A little light summer pruning, then a little light summer pudding?

First published by Rattan Direct on 15 July 2016.

It needs cutting back

Busy friend: Have you seen the state of it? I’m going to go out there and tidy it up. I’ll hack it into submission. I don’t have any time at all for fancy techniques or anything.

Me: [Deep breath] Look, in this post, I’m going to tell you a little about summer pruning: what the point is, and how to do it. Just bear with me: it might make things easier.

Work with the plant

The key to all pruning is to enhance the plant’s qualities so it becomes more beautiful and more productive. It’s not just hacking plants to size or to look a bit tidy. Pruning a plant will give it:

  • shape
  • space to grow
  • space to flower more
  • space for fruit to form and ripen
  • air for ventilation so it doesn’t become infested with pests or get a fungal infection.

Making Rambling Rector and his friends look more beautiful next June

Rambler roses, like the wonderfully named and enormous Rambling Rector, flower on growth that happened late last summer and autumn. After they’ve flowered in June or July, ramblers often produce lots of strong fresh growth, sometimes from the base of the plant, in late summer. This new growth, together with the old growth, is what you should work on for lovely roses next June and July.

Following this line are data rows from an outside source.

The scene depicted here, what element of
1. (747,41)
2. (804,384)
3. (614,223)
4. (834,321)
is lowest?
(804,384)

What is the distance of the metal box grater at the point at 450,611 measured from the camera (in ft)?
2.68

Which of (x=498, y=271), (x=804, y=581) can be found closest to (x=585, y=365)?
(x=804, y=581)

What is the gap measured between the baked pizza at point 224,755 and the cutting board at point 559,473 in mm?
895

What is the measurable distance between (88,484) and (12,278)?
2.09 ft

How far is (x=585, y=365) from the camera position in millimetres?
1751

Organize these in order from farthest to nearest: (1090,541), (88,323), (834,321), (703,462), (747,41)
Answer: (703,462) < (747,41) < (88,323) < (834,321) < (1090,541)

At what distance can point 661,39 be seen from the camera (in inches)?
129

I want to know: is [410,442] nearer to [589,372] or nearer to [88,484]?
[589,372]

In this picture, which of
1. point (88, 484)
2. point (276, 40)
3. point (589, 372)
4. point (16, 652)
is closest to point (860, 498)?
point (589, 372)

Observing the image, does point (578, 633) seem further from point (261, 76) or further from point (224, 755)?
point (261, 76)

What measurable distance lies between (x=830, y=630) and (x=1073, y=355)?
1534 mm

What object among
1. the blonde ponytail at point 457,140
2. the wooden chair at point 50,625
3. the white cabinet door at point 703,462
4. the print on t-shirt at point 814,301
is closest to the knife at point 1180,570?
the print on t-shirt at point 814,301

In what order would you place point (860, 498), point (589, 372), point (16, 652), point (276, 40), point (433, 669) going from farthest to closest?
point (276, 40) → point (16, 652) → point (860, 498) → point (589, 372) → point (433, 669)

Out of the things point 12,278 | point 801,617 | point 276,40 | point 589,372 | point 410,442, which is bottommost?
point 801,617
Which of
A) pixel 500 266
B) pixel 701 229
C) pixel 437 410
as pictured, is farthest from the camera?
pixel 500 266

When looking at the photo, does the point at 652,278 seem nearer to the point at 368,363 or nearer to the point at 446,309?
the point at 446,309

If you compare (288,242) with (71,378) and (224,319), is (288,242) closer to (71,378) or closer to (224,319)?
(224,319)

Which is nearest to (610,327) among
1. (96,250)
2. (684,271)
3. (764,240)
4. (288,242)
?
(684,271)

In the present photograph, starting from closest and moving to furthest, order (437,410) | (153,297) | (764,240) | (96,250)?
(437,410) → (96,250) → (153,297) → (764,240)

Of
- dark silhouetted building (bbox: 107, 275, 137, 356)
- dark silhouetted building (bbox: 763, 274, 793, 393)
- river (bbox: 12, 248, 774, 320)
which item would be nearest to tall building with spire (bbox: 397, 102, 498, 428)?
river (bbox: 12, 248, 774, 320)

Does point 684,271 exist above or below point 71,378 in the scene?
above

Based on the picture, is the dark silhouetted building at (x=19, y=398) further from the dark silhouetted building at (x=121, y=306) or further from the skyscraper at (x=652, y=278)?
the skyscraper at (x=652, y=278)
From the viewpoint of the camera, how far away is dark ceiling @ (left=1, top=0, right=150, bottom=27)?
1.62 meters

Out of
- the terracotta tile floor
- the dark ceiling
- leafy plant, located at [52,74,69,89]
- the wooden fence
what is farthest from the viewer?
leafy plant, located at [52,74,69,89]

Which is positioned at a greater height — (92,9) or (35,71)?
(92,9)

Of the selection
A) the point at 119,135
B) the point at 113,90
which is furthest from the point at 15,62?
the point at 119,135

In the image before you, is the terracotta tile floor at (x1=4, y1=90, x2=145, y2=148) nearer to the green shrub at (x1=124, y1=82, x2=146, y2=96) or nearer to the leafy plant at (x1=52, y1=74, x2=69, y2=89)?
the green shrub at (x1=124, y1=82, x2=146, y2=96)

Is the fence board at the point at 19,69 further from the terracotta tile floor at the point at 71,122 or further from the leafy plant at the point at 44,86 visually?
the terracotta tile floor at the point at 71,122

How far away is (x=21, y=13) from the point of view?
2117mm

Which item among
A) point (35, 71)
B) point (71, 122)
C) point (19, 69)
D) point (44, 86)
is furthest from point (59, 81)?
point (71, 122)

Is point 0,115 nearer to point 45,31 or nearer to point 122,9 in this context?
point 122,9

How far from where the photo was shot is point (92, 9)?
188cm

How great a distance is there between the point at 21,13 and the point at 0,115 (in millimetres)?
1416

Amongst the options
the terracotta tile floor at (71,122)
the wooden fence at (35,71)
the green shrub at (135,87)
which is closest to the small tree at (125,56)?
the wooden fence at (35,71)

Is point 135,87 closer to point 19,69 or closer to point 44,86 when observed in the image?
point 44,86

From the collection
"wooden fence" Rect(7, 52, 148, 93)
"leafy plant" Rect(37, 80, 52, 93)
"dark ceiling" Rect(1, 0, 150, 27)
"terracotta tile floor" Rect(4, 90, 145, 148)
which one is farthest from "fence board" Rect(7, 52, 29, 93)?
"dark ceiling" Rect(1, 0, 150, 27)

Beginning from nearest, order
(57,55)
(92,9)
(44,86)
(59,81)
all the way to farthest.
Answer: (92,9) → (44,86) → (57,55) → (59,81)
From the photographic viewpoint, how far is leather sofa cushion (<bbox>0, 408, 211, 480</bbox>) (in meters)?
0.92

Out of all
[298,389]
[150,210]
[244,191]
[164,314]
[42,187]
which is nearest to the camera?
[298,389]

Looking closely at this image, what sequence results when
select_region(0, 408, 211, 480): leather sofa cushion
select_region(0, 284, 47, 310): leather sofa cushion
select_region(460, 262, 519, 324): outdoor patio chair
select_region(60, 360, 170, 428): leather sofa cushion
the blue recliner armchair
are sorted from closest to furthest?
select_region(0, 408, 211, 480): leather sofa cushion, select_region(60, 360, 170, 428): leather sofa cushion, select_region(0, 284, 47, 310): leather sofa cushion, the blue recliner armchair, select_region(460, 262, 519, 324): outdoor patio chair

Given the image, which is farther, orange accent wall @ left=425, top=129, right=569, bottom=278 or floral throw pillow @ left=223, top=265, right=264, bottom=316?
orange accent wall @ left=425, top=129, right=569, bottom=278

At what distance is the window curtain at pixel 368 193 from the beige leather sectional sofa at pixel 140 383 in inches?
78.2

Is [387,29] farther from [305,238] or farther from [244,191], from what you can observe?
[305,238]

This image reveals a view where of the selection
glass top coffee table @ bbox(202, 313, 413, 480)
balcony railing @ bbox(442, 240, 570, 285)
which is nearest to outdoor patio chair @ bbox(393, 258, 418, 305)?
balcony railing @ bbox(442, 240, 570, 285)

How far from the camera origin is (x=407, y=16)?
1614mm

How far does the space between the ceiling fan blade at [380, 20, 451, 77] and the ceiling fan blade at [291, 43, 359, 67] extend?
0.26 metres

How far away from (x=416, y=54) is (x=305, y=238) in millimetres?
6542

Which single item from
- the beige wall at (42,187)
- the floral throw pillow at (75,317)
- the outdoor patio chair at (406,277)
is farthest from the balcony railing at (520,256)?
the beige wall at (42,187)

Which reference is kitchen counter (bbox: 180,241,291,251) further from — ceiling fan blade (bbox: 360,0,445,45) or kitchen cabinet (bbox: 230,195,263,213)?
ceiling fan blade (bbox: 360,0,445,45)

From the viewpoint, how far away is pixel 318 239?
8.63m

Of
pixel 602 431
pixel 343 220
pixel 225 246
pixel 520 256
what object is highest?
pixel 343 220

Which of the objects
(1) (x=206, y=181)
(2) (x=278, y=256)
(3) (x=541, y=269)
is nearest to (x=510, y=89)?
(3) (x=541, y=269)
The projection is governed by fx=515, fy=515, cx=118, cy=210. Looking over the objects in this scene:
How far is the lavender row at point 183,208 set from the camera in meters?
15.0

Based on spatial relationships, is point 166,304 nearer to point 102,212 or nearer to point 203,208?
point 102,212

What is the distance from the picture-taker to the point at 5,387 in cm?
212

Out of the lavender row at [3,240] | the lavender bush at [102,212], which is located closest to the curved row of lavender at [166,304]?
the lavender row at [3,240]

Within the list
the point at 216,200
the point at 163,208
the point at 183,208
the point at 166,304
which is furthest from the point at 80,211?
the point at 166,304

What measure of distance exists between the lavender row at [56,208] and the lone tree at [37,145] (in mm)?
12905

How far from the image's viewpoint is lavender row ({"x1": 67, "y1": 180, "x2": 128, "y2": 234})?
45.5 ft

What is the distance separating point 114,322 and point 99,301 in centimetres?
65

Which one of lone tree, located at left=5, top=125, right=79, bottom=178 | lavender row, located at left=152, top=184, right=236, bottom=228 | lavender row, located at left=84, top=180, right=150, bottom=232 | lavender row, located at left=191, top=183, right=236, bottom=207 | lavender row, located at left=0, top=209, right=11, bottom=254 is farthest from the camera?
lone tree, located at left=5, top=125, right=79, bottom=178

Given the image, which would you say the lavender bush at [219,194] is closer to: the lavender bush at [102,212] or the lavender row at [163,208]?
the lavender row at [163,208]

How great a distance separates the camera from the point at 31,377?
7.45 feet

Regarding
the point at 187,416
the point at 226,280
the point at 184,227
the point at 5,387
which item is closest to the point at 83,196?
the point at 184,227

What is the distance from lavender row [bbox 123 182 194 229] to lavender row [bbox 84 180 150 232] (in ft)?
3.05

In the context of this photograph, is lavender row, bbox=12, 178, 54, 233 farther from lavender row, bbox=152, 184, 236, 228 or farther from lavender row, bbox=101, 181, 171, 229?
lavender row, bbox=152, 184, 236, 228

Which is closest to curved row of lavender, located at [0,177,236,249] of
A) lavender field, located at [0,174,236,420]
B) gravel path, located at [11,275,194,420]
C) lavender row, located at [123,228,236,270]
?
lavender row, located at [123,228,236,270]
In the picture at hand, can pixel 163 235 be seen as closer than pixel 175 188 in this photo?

  • Take out anything dead, diseased or damaged.
  • Remove one in three of the old growths entirely. If space is limited, remove all of them.
  • Tie in the new growths to take their place, fanning them out as much as possible.
  • Shorten side shoots by about two-thirds.

While you’re about it, you could also thin out some of the old wood on enthusiastically rampant honeysuckles.

Honeysuckle near Comber and Lisbane, County Down. Pruning
Honeysuckle near Comber and Lisbane, County Down. © Albert Bridge and licensed for re-use under Creative Commons Attribution-ShareAlike 2.0 Generic (CC BY-SA 2.0) licence.

Be flexible with pruning

With summer pruning of shrubs such as Weigela and Philadelphus (mock orange), you’ll be taking out the old flowered pieces of wood. You have to be flexible, though, and adapt pruning to the weather, the location and the vigour of the plant. As Sean Harkin tells us in this RHS video,

‘If it’s been a particularly dry year, or a particularly late year where the shrub’s flowered late, or it’s been over-pruned in the past, it’s fine just to give it a year off. Let the shrub recover and then go back to the normal shrub pruning the following year.’

Philadelphus coronarius (sweet mock-orange), Malleny Garden, Balerno. Pruning
Philadelphus coronarius (sweet mock-orange), Malleny Garden, Balerno. © Barbara Carr and licensed for re-use under Creative Commons licence Attribution-ShareAlike 2.0 Generic (CC BY-SA 2.0)

Let the sunshine in with summer pruning!

One of the two of us who write this blog has espalier apples and, sadly, it isn’t me. I do know, though, that summer pruning allows more sunlight onto the fruit to ripen it. And it will help to produce good crops next year. It’s the main form of pruning for restricted forms of fruit like espaliers, cordons, fans and pyramids.

Espalier fruit tree at Standen, West Sussex, England. Pruning
Espalier fruit tree at Standen, West Sussex, England. Released into the worldwide public domain by Graham Bould.

When you prune varies, depending on where you are in the country, but it should be when the bottom third of the new shoots is stiff and woody. Generally, that’s from mid-July for pears and from the third week in August for apples. To reduce the possibility of the tree shooting again, you can leave this job until late August.

You’ll be taking off anything you can’t train into the basic shape. So cut it back, leaving just three pairs of leaves. The RHS gives you much more detail.

Congratulate yourself

Summer pruning is a job well done. Time for some summer pudding with berries? A little cream with that?